The advice comes from the Safer Schools Initiative, led by online safeguarding experts Ineqe Safeguarding Group in partnership with Zurich Municipal and has been released to help teachers identify and address online harms in the classroom.

stem-t4l--PnSpCHYKsw-unsplash1. It’s not about the technology, it’s about behaviour
Teachers have deep lived experience of children’s behaviour, giving them unique insight to help safeguard pupils online and offline. Often signs a child is being bullied, even in the online environment, manifest in the classroom, corridors and playgrounds of the school.  When a child’s demeanour changes, it’s important teachers also consider their increased level of vulnerability in the online environment, where anonymity can shield and encourage bullying. Keep an eye out for changes to behaviour, listen to what other teachers and children say, take advice and when the time is right – talk to the child

 2.    Think twice before you take advice
The wrong advice can make things worse – so ensure information shared with parents, children, young people and the school community is accurate, credible and relevant. The best training is built on evidence grounded in practice and real life case studies. Credible and timely information sharing is at the heart of safeguarding. This influences how professionals respond and is critical when seeking advice and/or when escalating a case where any harmful influences go beyond the school gates.  Don’t let just anyone come into the school to talk to pupils about online safety, check their credentials.
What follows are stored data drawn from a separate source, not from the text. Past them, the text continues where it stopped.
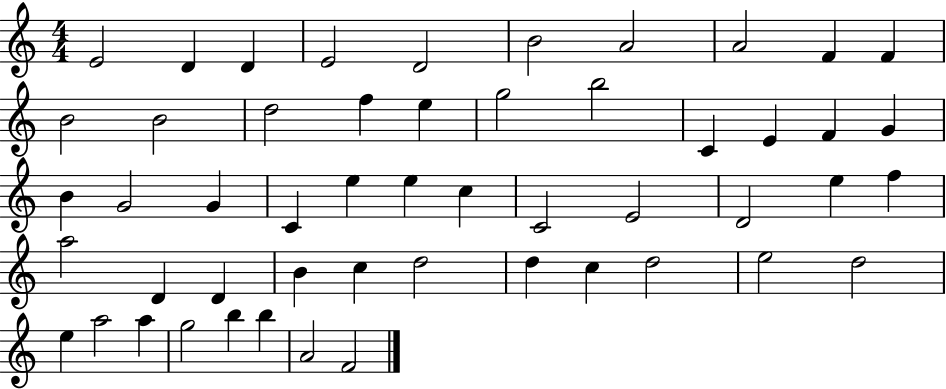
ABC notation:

X:1
T:Untitled
M:4/4
L:1/4
K:C
E2 D D E2 D2 B2 A2 A2 F F B2 B2 d2 f e g2 b2 C E F G B G2 G C e e c C2 E2 D2 e f a2 D D B c d2 d c d2 e2 d2 e a2 a g2 b b A2 F2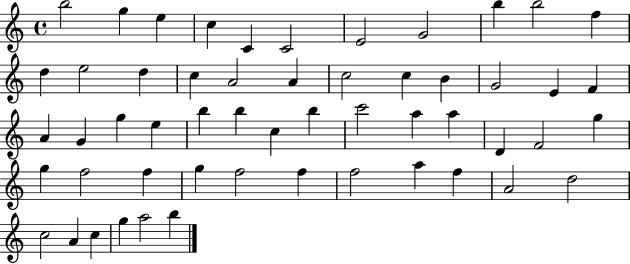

3.    Create the right environment and culture
Children need to know you understand. Everyone can and does make mistakes.  They also need to know if they do make a mistake, they have a listening ear. Having a reassuring conversation with students could be worth its weight in gold when things go wrong.  If a child is being bullied, suffering in silence because someone has created a fake profile of them or has shared an intimate image of themselves, they’ll need help.  This is why the environment and culture created in the comfort and safety of the classroom matters. 

At all costs avoid taking away their hope. Desperation can drive children to dark places. If they have faced a relentless bully or shared an image, they need to know something can be done. What goes online doesn’t have to stay online and in many cases material can be removed or hidden from sight. 

Tilden Watson, Head of Education at Zurich Municipal said, “Protecting pupils’ safety on and offline is a growing concern for our school customers. We have been working with online safeguarding experts for over two years to help schools to fully understand the risks as well as how to deal with problems if and when they arise. 

“Teaching professionals and school staff have an enormous influence on students, so it is vital they have the appropriate tools and most up-to-date information to help them navigate online dangers. Education is central to creating more positive outcomes for young people and keeping the whole school community safer in the increasingly digital world.”

Jim Gamble, online safeguarding expert
and the force behind the Safer Schools app said, “Online bullying and image sharing remain monumental challenges for parents, carers, teachers and safeguarding professionals. The best way we can help young people stay safe online is by empowering them through education and teaching them how to protect themselves from harm. If recent experience has taught us one thing, it’s that online issues very often have offline roots.”